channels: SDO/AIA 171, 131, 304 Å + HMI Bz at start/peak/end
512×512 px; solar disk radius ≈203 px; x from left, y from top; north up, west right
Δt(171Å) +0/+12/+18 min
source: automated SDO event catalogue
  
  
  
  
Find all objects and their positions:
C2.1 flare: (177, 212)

____________________

__WORK INSTRUCTION__:
Repeat the lines above, from the one containing "512×512 px; solar" to the final line, word for word and with nothing else.

__RESPONSE TO THE EXERCISE__:
512×512 px; solar disk radius ≈203 px; x from left, y from top; north up, west right
Δt(171Å) +0/+12/+18 min
source: automated SDO event catalogue
  
  
  
  
Find all objects and their positions:
C2.1 flare: (177, 212)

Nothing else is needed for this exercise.